What is MiniCPM-Embedding?

MiniCPM-Embedding is a powerful bilingual text embedding model developed collaboratively by ModelBest Inc., Tsinghua University NLP Lab, and Northeastern University IR Group. Built on MiniCPM-2B-sft-bf16, it specializes in both monolingual and cross-lingual text retrieval for Chinese and English content.

Implementation Details

The model employs a sophisticated architecture combining bidirectional attention mechanisms with Weighted Mean Pooling.
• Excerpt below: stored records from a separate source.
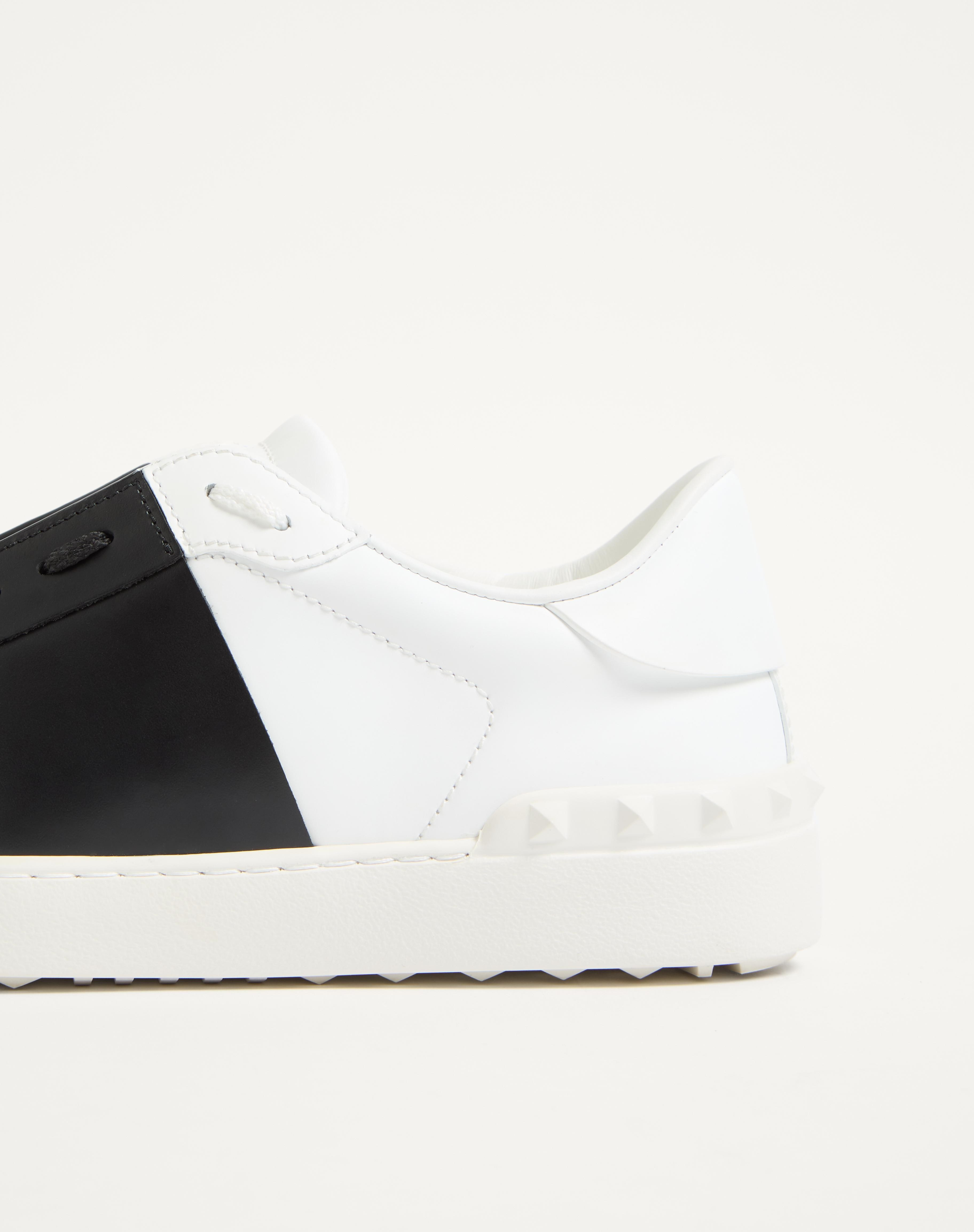 CALFSKIN OPEN SNEAKER - 8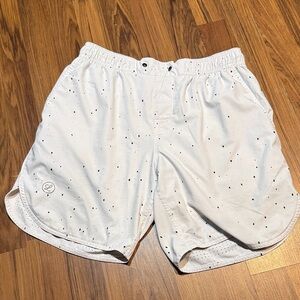 Men’s Legends White Speckled Shorts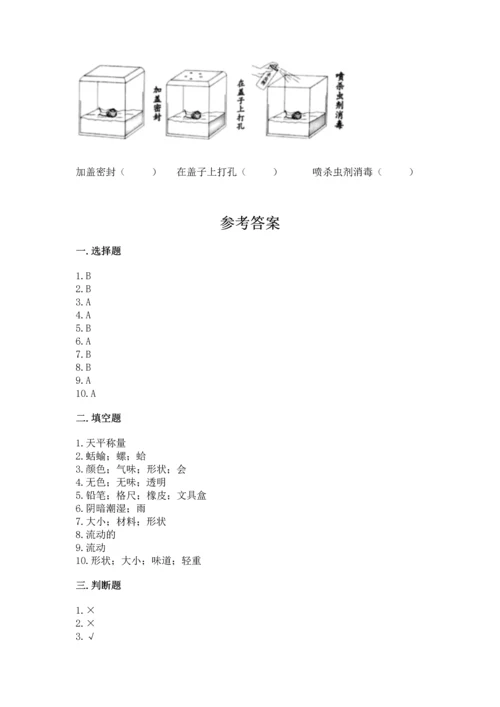 教科版一年级下册科学期末测试卷及参考答案（巩固）.docx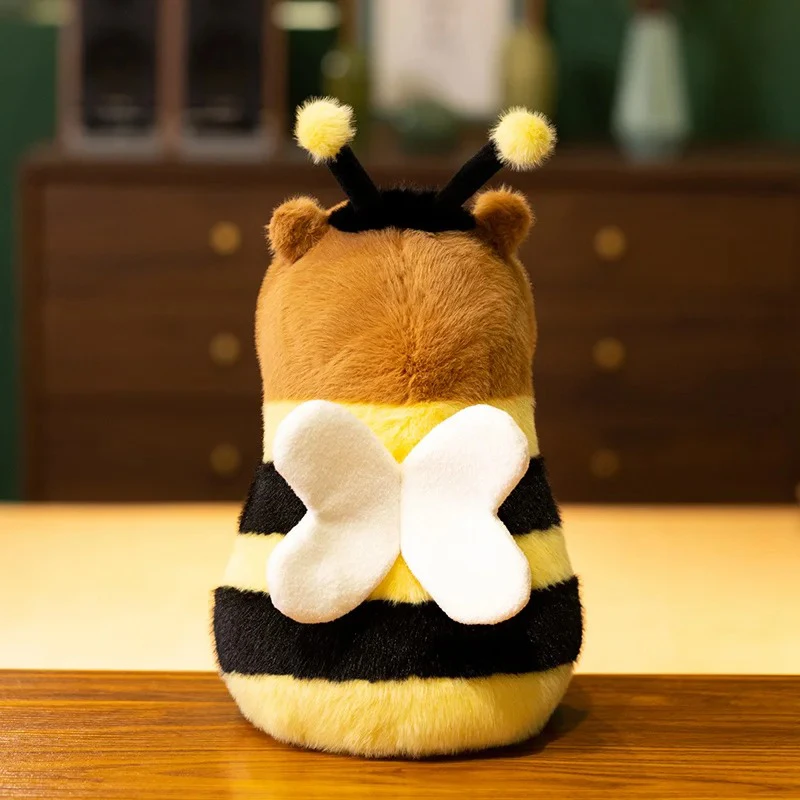Peluche Capybara Abeille Buzzfly Dos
Training involved a multi-stage process using approximately 6 million examples, including open-source, synthetic, and proprietary data. The model outputs 2304-dimensional embeddings and can process up to 512 tokens per input.

Bidirectional attention architecture for comprehensive text understanding
Weighted Mean Pooling for effective representation learning
Multi-stage training approach with diverse data sources
Support for instruction-based querying

Core Capabilities

Strong performance in Chinese and English monolingual retrieval (76.76 NDCG@10 on C-MTEB/Retrieval)
Excellence in cross-lingual retrieval (72.95% Recall@20 on MKQA En-Zh_CN)
Flexible query formatting with optional instruction prefixing
Enhanced performance when combined with MiniCPM-Reranker

Frequently Asked Questions

Q: What makes this model unique?

The model stands out for its exceptional bilingual capabilities and state-of-the-art performance in both monolingual and cross-lingual retrieval tasks, particularly outperforming many existing models in Chinese-English cross-lingual scenarios.

Q: What are the recommended use cases?

MiniCPM-Embedding is ideal for building bilingual search systems, cross-lingual information retrieval, document matching, and as part of RAG (Retrieval-Augmented Generation) systems. It's particularly valuable for applications requiring Chinese-English language understanding.